Using the workplace as an indicator, it is clear that there is an increasing pressure for faith to be privatised. But a seemingly breakthrough case was made recently when the European Court of Human Rights (ECHR) ruled that rights of Nadia Eweida, a Christian British Airways employee who refused to stop wearing her cross at work, trumped the argument that it would affect her employer's public image.

Miss Eweida's victory makes it all too easy to paint companies as the villains when it comes to the right to express one's religion. But while I firmly believe that no one should be discriminated against on the basis of their religion, companies shouldn't have to accommodate beyond this. It should be noted that similar cases of claimed discrimination presented to the ECHR were dismissed; Miss Eweida only won because it was deemed that a discreet cross would have no effect on the public image of British Airways. She didn't win on the assumption that she could freely express her religion at work.

In reality, the workplace is not a suitable arena for discussing the place of religion in society. I'd argue that wearing the cross is almost exclusively an expression of faith, and while I struggle to see how such a small piece of jewellery can affect a company's public image - and certainly the ECHR couldn't - I also struggle to see how it symbolises the right to religious freedom, when surely it is the actions of an individual that should represent Christian values rather than anything material.

Conversely, I see the Islamic concept of hijab, or guarding one's modesty, as more than simply religious expression, and as potentially fundamental to one's faith. But I can also understand the potential difficulties that such a concept brings to the workplace, concerning safety or security.

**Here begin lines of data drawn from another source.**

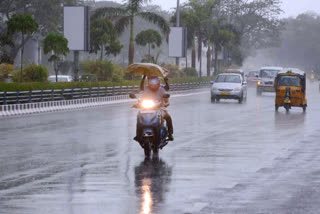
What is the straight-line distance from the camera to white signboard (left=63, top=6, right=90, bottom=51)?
48.2 meters

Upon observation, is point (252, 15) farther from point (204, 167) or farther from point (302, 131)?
point (204, 167)

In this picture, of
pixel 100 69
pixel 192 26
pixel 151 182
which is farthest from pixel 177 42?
pixel 151 182

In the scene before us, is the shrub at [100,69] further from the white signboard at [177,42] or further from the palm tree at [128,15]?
the white signboard at [177,42]

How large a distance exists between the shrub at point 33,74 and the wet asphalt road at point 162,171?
743 inches

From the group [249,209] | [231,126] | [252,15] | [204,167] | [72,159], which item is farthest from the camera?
[252,15]

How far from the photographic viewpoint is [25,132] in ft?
74.7

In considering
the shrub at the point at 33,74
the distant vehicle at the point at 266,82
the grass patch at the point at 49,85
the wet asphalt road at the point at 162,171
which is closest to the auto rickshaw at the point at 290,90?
the wet asphalt road at the point at 162,171

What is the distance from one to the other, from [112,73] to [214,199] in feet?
Result: 145

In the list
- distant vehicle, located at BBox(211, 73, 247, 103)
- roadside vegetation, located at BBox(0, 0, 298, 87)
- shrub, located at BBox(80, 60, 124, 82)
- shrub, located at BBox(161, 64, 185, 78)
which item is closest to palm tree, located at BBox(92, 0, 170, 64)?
roadside vegetation, located at BBox(0, 0, 298, 87)

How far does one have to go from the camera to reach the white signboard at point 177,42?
235 feet

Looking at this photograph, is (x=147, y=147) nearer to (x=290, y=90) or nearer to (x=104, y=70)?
(x=290, y=90)

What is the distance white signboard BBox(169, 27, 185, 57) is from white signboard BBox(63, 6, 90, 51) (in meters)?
24.1

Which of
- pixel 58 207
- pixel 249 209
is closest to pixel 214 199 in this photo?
pixel 249 209

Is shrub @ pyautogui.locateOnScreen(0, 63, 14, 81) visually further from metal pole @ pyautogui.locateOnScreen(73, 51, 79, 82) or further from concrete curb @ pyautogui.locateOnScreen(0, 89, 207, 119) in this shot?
concrete curb @ pyautogui.locateOnScreen(0, 89, 207, 119)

To employers, these differences are inconsequential. Unfortunately, if a person feels they should be able to express their religion freely in spite of professional codes of conduct, or they feel that their religion dictates how they dress or act in public, then frankly they are not suited to certain workplace environments.

Employers aren't to blame here - the differences between religions and interpretations within faiths makes the issue far more complex than what employers can handle.

If employers have to treat all employees the same, then everyone is entitled to equal rights. So companies are faced with an all-or-nothing approach for the code of conduct regarding religion. Either everyone can express their religion, or no one can.

The Queen may be both head of state and head of the Church of England, but regardless of such religious formalities in Britain, businesses here must operate outside of the context of religion.

Where we should be coming up with solutions to issues of religion in society is here, at university. The university environment is far more accommodating towards the differences between our values and beliefs than the workplace, and instead of trying to end issues in some legal fiasco, universities encourage such debate.

So now's the time to question how a belief in equal rights can still support the promotion of religious freedom, or the freedom to any particular freedom or way of life.
If we ignore these issues altogether, in the future we may find ourselves in the same position as Miss Eweida.